My happiness grows in direct proportion to my acceptance, and in inverse proportion to my expectations.
– Michael J. Fox, 54
At 54, Michael J. Fox is hardly old, but this statement suggests wisdom beyond his years. And, while menopause and natural aging is not nearly as difficult as learning to accept a condition like Parkinson’s Disease, it is a major life stage that is challenging to millions of women, their families, and loved ones. So, how can we find happiness and acceptance? What influences how we experience menopause and aging?
What’s behind the psychological, or emotional changes we experience during menopause? Certainly, a woman’s plummeting estrogen and the new prominence of testosterone plays a significant role in how one moves through this stage of life. Many attribute a woman’s increased assertiveness and heightened energy level to the higher ratio of testosterone during and after menopause. Culture is a stronger influence than previously known, as demonstrated in a recent study showing the differences between North American societies that view aging in a more negative light than do some European countries, such as Denmark, Sweden, and Norway. Women and men reported more negative experiences during this life stage in North American countries than did their counterparts in northern Europe.
Still, maybe there’s more to it.
Embrace the “Afternoon of Life”
This month, I watched my daughter graduate from high school and my son get his driver’s permit. Seeing them through these rites of passage puts me in a new place, to say the least. On the one hand, it’s enjoyable (albeit emotional) to relive their earlier achievements – walking, talking, riding a bicycle, first days of school, first loves and heartaches – but it’s equally unsettling facing the unknown. More and more, my daughter is defining her future while our son navigates his own way through high school.

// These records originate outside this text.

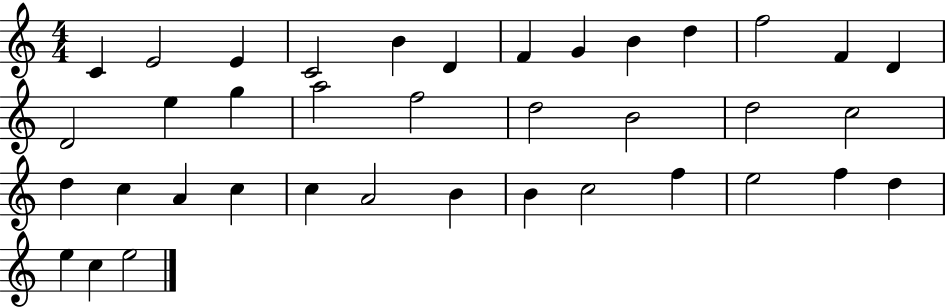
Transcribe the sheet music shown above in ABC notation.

X:1
T:Untitled
M:4/4
L:1/4
K:C
C E2 E C2 B D F G B d f2 F D D2 e g a2 f2 d2 B2 d2 c2 d c A c c A2 B B c2 f e2 f d e c e2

Not only do these milestones make me realize my age, these events remind me that I must retool and redefine myself. When these big questions arise, I typically turn to books for answers and deeper insight. The following authors’ work has proven helpful on more than one occasion. I hope other readers find them equally valuable.
• Sue Monk Kidd, When the Heart Waits: Spiritual Direction for Life’s Sacred Questions (Plus). Kidd, the New York Times best-selling author of The Secret Life of Bees recounts her search for a new, more spiritual soul through the transformation of a chrysalis. It’s a beautiful, highly personal account of an accomplished woman discovering a brave new self.

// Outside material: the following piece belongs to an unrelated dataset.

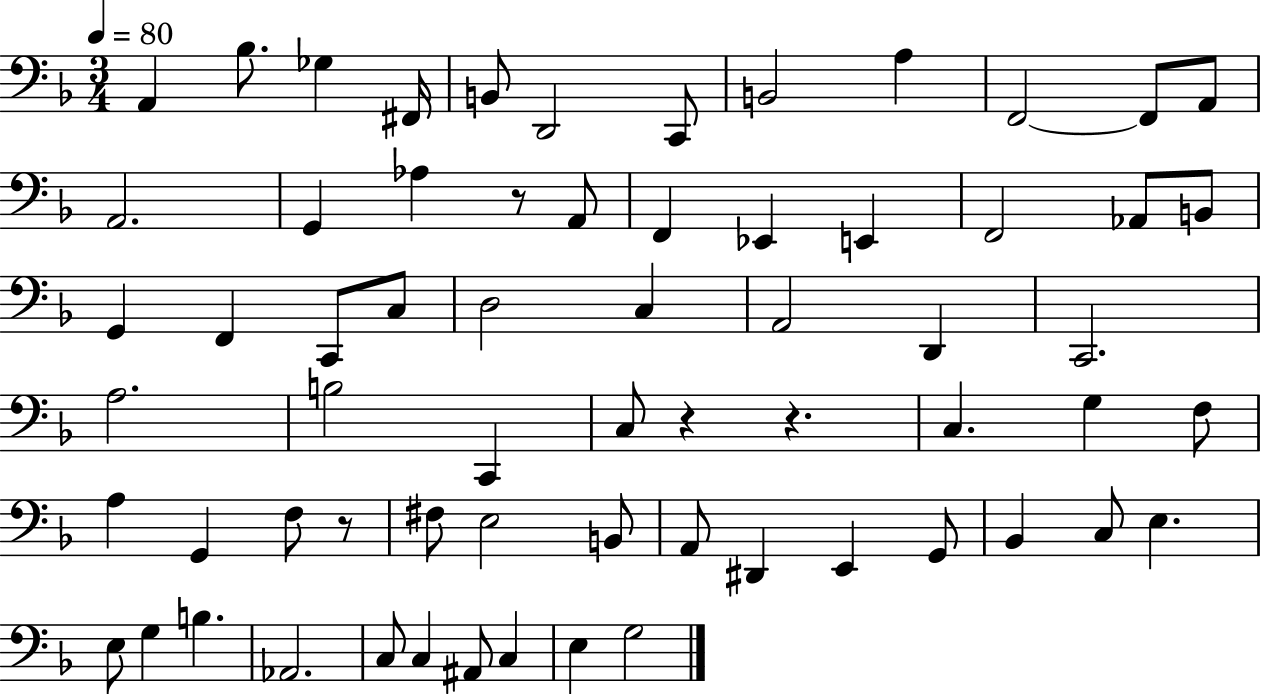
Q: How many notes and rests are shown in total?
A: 65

Kidd quotes psychiatrist Carl G. Jung on the stages of life: …Thoroughly unprepared we take the step into the afternoon of life…with the false presupposition that our truths and ideas will serve…But we cannot live the afternoon of life according to the program of life’s morning.
• Connie Goldman, Who Am I … Now That I’m Not Who I Was?: Conversations with Women in Mid-life and the Years Beyond. A collection of essays about ordinary women making remarkable changes in their lives with commentary by Goldman.

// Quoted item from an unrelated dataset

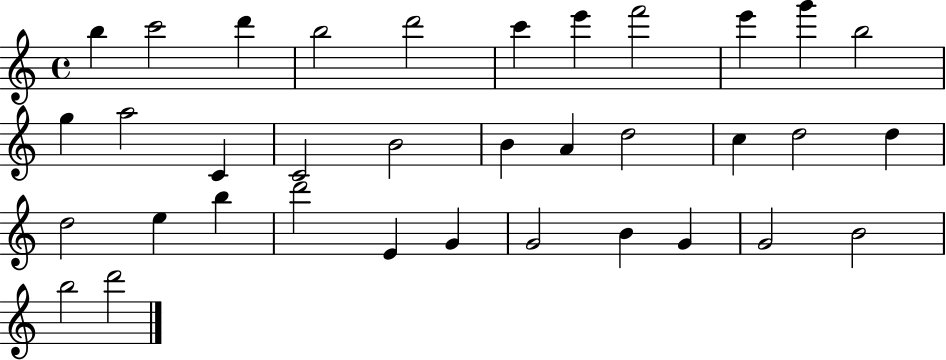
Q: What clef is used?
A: treble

• Gail Sheehy, The Silent Passage: Revised and Updated Edition. The short chapter “Emptying and Refilling” in this somewhat dated, but still relevant classic contains practical advice and well-expressed metaphors for finding your own source(s) of replenishment. Sheehy advises women to be brave and persistent enough reach a point where you can say, “I won’t go back [to the old me]. I want to move on.”